====== Data for this exercise
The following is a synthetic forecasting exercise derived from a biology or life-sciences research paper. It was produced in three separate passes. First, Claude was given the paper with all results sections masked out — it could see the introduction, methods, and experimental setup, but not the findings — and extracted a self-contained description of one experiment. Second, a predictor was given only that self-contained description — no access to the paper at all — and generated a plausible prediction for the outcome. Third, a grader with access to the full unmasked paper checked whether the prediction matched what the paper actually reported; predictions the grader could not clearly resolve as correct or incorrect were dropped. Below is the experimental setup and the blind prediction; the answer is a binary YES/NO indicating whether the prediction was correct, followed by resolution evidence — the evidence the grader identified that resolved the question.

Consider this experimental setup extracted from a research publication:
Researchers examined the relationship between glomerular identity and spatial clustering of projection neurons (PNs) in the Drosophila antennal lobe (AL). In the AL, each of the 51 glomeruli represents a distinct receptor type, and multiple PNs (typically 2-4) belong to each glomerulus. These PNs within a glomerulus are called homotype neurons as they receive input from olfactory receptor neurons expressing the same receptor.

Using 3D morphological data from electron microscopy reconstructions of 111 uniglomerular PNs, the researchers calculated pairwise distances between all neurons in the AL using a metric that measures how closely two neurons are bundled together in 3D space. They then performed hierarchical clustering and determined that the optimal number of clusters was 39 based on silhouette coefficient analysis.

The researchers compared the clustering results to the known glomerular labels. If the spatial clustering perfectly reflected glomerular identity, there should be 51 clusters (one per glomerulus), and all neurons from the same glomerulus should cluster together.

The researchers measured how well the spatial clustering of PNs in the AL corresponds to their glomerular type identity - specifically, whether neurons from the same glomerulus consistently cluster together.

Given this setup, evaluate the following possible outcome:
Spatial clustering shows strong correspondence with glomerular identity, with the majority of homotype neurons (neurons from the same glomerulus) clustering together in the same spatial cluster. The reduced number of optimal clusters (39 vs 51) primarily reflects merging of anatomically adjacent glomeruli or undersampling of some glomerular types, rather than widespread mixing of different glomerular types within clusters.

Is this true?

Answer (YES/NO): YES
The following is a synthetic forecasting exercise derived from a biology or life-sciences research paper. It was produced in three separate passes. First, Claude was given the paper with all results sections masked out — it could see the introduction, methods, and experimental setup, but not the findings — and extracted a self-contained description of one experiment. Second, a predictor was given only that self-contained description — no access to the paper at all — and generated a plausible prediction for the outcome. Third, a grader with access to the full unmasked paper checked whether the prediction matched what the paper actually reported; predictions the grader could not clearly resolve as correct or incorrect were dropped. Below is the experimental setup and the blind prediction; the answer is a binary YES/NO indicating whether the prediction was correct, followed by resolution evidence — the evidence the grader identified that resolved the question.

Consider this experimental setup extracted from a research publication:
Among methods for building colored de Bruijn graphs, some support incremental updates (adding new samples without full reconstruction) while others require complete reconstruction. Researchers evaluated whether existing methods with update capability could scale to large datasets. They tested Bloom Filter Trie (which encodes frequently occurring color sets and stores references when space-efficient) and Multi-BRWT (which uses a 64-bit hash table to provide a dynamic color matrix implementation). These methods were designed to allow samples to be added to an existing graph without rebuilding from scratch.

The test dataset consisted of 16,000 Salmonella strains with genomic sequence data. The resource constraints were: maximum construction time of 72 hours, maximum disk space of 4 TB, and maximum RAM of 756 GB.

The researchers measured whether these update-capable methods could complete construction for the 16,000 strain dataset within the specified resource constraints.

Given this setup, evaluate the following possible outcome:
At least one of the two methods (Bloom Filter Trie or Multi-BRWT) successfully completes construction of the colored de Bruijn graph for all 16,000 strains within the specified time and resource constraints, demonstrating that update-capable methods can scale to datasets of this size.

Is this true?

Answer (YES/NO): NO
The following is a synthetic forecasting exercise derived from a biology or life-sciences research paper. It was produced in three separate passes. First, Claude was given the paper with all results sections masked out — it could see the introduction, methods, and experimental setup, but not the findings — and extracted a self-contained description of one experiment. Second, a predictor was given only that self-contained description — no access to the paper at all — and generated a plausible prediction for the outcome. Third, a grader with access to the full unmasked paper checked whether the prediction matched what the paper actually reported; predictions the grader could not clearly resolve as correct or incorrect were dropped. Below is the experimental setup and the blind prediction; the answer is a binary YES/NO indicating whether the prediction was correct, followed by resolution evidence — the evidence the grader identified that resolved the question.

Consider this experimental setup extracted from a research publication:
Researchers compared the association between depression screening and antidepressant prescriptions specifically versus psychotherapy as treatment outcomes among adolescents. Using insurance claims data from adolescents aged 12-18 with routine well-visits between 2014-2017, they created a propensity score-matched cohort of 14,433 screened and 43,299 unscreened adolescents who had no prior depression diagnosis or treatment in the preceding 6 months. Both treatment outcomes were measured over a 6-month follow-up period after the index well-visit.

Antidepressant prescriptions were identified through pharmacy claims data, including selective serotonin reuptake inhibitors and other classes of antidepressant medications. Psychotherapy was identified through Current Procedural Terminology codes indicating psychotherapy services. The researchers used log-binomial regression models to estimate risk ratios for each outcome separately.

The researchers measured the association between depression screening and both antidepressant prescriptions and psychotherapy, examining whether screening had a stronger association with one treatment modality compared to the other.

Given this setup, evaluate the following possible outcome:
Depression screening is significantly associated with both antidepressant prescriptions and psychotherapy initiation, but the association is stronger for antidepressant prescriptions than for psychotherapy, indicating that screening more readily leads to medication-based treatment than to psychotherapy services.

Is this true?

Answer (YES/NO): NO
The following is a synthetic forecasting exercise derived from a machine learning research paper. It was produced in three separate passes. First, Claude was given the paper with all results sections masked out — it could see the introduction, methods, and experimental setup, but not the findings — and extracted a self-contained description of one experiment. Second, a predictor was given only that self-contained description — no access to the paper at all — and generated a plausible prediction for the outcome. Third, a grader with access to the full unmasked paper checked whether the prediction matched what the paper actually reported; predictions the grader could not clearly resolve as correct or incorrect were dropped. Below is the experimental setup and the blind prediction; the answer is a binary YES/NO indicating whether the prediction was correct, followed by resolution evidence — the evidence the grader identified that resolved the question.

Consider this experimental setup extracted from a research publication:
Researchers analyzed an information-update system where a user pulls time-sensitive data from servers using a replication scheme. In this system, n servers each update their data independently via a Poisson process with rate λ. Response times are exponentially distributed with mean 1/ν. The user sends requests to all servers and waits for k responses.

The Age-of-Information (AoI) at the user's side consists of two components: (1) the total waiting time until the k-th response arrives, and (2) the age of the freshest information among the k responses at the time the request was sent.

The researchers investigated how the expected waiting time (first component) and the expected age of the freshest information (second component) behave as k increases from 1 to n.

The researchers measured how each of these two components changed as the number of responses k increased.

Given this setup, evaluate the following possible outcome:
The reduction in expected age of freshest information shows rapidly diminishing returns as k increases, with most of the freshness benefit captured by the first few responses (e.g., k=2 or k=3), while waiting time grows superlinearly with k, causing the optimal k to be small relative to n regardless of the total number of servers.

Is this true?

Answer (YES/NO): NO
============
● What you have to do
What you write must be identical to the material above.

● Output of the exercise
The following is a synthetic forecasting exercise derived from a biology or life-sciences research paper. It was produced in three separate passes. First, Claude was given the paper with all results sections masked out — it could see the introduction, methods, and experimental setup, but not the findings — and extracted a self-contained description of one experiment. Second, a predictor was given only that self-contained description — no access to the paper at all — and generated a plausible prediction for the outcome. Third, a grader with access to the full unmasked paper checked whether the prediction matched what the paper actually reported; predictions the grader could not clearly resolve as correct or incorrect were dropped. Below is the experimental setup and the blind prediction; the answer is a binary YES/NO indicating whether the prediction was correct, followed by resolution evidence — the evidence the grader identified that resolved the question.

Consider this experimental setup extracted from a research publication:
Researchers examined the relationship between glomerular identity and spatial clustering of projection neurons (PNs) in the Drosophila antennal lobe (AL). In the AL, each of the 51 glomeruli represents a distinct receptor type, and multiple PNs (typically 2-4) belong to each glomerulus. These PNs within a glomerulus are called homotype neurons as they receive input from olfactory receptor neurons expressing the same receptor.

Using 3D morphological data from electron microscopy reconstructions of 111 uniglomerular PNs, the researchers calculated pairwise distances between all neurons in the AL using a metric that measures how closely two neurons are bundled together in 3D space. They then performed hierarchical clustering and determined that the optimal number of clusters was 39 based on silhouette coefficient analysis.

The researchers compared the clustering results to the known glomerular labels. If the spatial clustering perfectly reflected glomerular identity, there should be 51 clusters (one per glomerulus), and all neurons from the same glomerulus should cluster together.

The researchers measured how well the spatial clustering of PNs in the AL corresponds to their glomerular type identity - specifically, whether neurons from the same glomerulus consistently cluster together.

Given this setup, evaluate the following possible outcome:
Spatial clustering shows strong correspondence with glomerular identity, with the majority of homotype neurons (neurons from the same glomerulus) clustering together in the same spatial cluster. The reduced number of optimal clusters (39 vs 51) primarily reflects merging of anatomically adjacent glomeruli or undersampling of some glomerular types, rather than widespread mixing of different glomerular types within clusters.

Is this true?

Answer (YES/NO): YES
The following is a synthetic forecasting exercise derived from a biology or life-sciences research paper. It was produced in three separate passes. First, Claude was given the paper with all results sections masked out — it could see the introduction, methods, and experimental setup, but not the findings — and extracted a self-contained description of one experiment. Second, a predictor was given only that self-contained description — no access to the paper at all — and generated a plausible prediction for the outcome. Third, a grader with access to the full unmasked paper checked whether the prediction matched what the paper actually reported; predictions the grader could not clearly resolve as correct or incorrect were dropped. Below is the experimental setup and the blind prediction; the answer is a binary YES/NO indicating whether the prediction was correct, followed by resolution evidence — the evidence the grader identified that resolved the question.

Consider this experimental setup extracted from a research publication:
Among methods for building colored de Bruijn graphs, some support incremental updates (adding new samples without full reconstruction) while others require complete reconstruction. Researchers evaluated whether existing methods with update capability could scale to large datasets. They tested Bloom Filter Trie (which encodes frequently occurring color sets and stores references when space-efficient) and Multi-BRWT (which uses a 64-bit hash table to provide a dynamic color matrix implementation). These methods were designed to allow samples to be added to an existing graph without rebuilding from scratch.

The test dataset consisted of 16,000 Salmonella strains with genomic sequence data. The resource constraints were: maximum construction time of 72 hours, maximum disk space of 4 TB, and maximum RAM of 756 GB.

The researchers measured whether these update-capable methods could complete construction for the 16,000 strain dataset within the specified resource constraints.

Given this setup, evaluate the following possible outcome:
At least one of the two methods (Bloom Filter Trie or Multi-BRWT) successfully completes construction of the colored de Bruijn graph for all 16,000 strains within the specified time and resource constraints, demonstrating that update-capable methods can scale to datasets of this size.

Is this true?

Answer (YES/NO): NO
The following is a synthetic forecasting exercise derived from a biology or life-sciences research paper. It was produced in three separate passes. First, Claude was given the paper with all results sections masked out — it could see the introduction, methods, and experimental setup, but not the findings — and extracted a self-contained description of one experiment. Second, a predictor was given only that self-contained description — no access to the paper at all — and generated a plausible prediction for the outcome. Third, a grader with access to the full unmasked paper checked whether the prediction matched what the paper actually reported; predictions the grader could not clearly resolve as correct or incorrect were dropped. Below is the experimental setup and the blind prediction; the answer is a binary YES/NO indicating whether the prediction was correct, followed by resolution evidence — the evidence the grader identified that resolved the question.

Consider this experimental setup extracted from a research publication:
Researchers compared the association between depression screening and antidepressant prescriptions specifically versus psychotherapy as treatment outcomes among adolescents. Using insurance claims data from adolescents aged 12-18 with routine well-visits between 2014-2017, they created a propensity score-matched cohort of 14,433 screened and 43,299 unscreened adolescents who had no prior depression diagnosis or treatment in the preceding 6 months. Both treatment outcomes were measured over a 6-month follow-up period after the index well-visit.

Antidepressant prescriptions were identified through pharmacy claims data, including selective serotonin reuptake inhibitors and other classes of antidepressant medications. Psychotherapy was identified through Current Procedural Terminology codes indicating psychotherapy services. The researchers used log-binomial regression models to estimate risk ratios for each outcome separately.

The researchers measured the association between depression screening and both antidepressant prescriptions and psychotherapy, examining whether screening had a stronger association with one treatment modality compared to the other.

Given this setup, evaluate the following possible outcome:
Depression screening is significantly associated with both antidepressant prescriptions and psychotherapy initiation, but the association is stronger for antidepressant prescriptions than for psychotherapy, indicating that screening more readily leads to medication-based treatment than to psychotherapy services.

Is this true?

Answer (YES/NO): NO
The following is a synthetic forecasting exercise derived from a machine learning research paper. It was produced in three separate passes. First, Claude was given the paper with all results sections masked out — it could see the introduction, methods, and experimental setup, but not the findings — and extracted a self-contained description of one experiment. Second, a predictor was given only that self-contained description — no access to the paper at all — and generated a plausible prediction for the outcome. Third, a grader with access to the full unmasked paper checked whether the prediction matched what the paper actually reported; predictions the grader could not clearly resolve as correct or incorrect were dropped. Below is the experimental setup and the blind prediction; the answer is a binary YES/NO indicating whether the prediction was correct, followed by resolution evidence — the evidence the grader identified that resolved the question.

Consider this experimental setup extracted from a research publication:
Researchers analyzed an information-update system where a user pulls time-sensitive data from servers using a replication scheme. In this system, n servers each update their data independently via a Poisson process with rate λ. Response times are exponentially distributed with mean 1/ν. The user sends requests to all servers and waits for k responses.

The Age-of-Information (AoI) at the user's side consists of two components: (1) the total waiting time until the k-th response arrives, and (2) the age of the freshest information among the k responses at the time the request was sent.

The researchers investigated how the expected waiting time (first component) and the expected age of the freshest information (second component) behave as k increases from 1 to n.

The researchers measured how each of these two components changed as the number of responses k increased.

Given this setup, evaluate the following possible outcome:
The reduction in expected age of freshest information shows rapidly diminishing returns as k increases, with most of the freshness benefit captured by the first few responses (e.g., k=2 or k=3), while waiting time grows superlinearly with k, causing the optimal k to be small relative to n regardless of the total number of servers.

Is this true?

Answer (YES/NO): NO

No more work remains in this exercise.